Background information and research questions
|Can mycorrhizal fungi survive a forest fire and recolonize a burnt site after fire?|
| How does mycorrhizal fungi diversity influence the performance of Pinus sylvestris seedlings under drought stress? |
Photos: T. Kipfer (WSL)
Due to climate change mean annual temperatures are predicted to dramatically increase for the next hundred years. In dry parts of Switzerland, e.g. in the inner-alpine valleys, higher temperatures in summer will result in higher frequencies of dry periods during the growing season. A possible consequence is that forest fires will occur more frequently in the future, especially in Pinus sylvestris forests on the shallow, southerly-exposed slopes. Thus the question arises whether and how trees recover from fire disturbance and recolonize a forest fire site. It is well known that symbiotic fungi, so-called mycorrhizae, enhance seedling growth by improving water and nutrient uptake. But also mycorrhizal fungi diversity is thought to be diminished by fire, and thus the positive relationship between plants and fungi may be at risk.
This project addresses the following questions:
- To what extent can mycorrhizal fungi survive the high temperatures during a forest fire, and how rapid can they recolonize a burnt site after fire?
- How does mycorrhizal fungus diversity influence the performance of Pinus sylvestris seedlings under drought stress?
The first question is addressed by a combination of a field study and a reductionistic experiment. Different forest fire sites in the Valais and the Aosta valley are sampled and investigated in terms of mycorrhizal diversity. Additionally, soil samples are heated at different temperature levels in a drying oven and subsequently, mycorrhizal diversity is assessed.
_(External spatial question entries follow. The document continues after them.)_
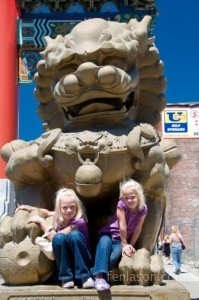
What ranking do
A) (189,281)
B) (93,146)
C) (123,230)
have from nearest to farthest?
1. (123,230)
2. (93,146)
3. (189,281)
To tackle the second question, a greenhouse experiment is performed. Pinus sylvestris seedlings are grown in sterile soil, and then inoculated with different numbers of fungus species. After a drought period of five months, the seedlings are harvested and analyzed in terms of shoot and root growth and storage of nutrients in the needles.
These results are supposed to improve our understanding of below-ground processes influencing the recolonization of a forest fire site.